Rutherford Plasma Physics Communication Prize

Sponsored by STFC Central Laser Facility.

The IOP Plasma Physics Group is proud to host the annual Rutherford Plasma Physics Communication Prize 2017. The award recognises those who exemplify excellence in outreach to the general public through the communication of plasma physics to those that are non-experts.

The prize is open to ALL members of the plasma physics community, whose application will be judged by a distinguished panel of scientists and communicators (to include one plasma physicist, one non-plasma physicist and one non-physicist). The winner will be announced during the 2017 IOP Plasma Physics Conference and will receive £500.

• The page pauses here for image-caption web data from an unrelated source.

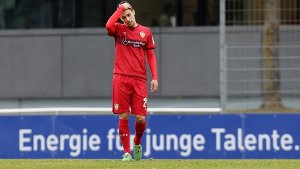 VfB-Neuzugang Barba fällt wochenlang aus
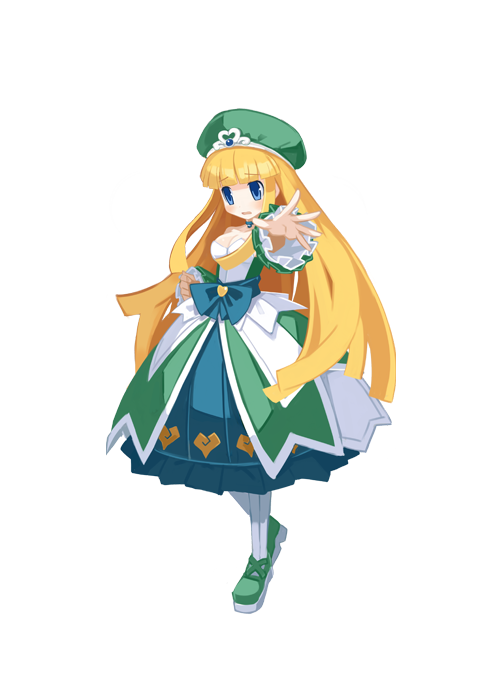 Mugen Souls Sandy Sunshine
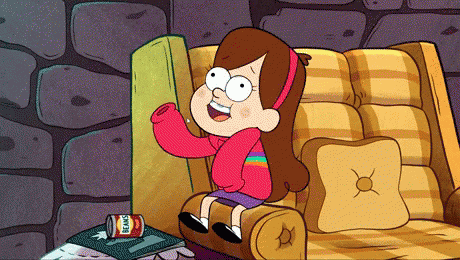 Gravity Falls Mabel GIF - Gravity Falls Mabel Flail GIFs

The application procedure requires evidence of excellent communication skills and discussion of the impact of the activity. Past applications have seen examples such as creating a website, giving a talk or lecture, writing an essay or an article in magazine, blogging or producing a podcast or video. Anything that communicates our plasma science will be considered - the more creative the better!

Nominations and self-nominations are welcome.

For more information and an application form, please email

Deadline for submissions: 12:00, 10 February 2017.

Previous recipients

Dr Melanie Windridge, Business Development Manager for Tokamak Energy
For her popular science book, Aurora: in search of the northern lights, published by William Collins in 2016. The book contains a detailed introduction for the layperson to plasmas and specifically to aurora plasma formation, fusion and the physics of solar wind. The impact of the book has been boosted by articles featured in Wired magazine, VICE Motherboard, Sidetracked magazine, Sky at Night and Astronomy Now as well as over 30 public talks across the world.

Kate Lancaster, University of York
For her Friday evening Discourse lecture at the Royal Institution.

Rachel McAdams, Ben Moody, Lee Morgan, Mohammed Shahzad and Tom Williams, University of York.
For their short film aimed at children aged 9-11, which explains why scientists are trying to build a 'mini-sun' on earth. The film previously won the first prize at Durham Energy Futures Film.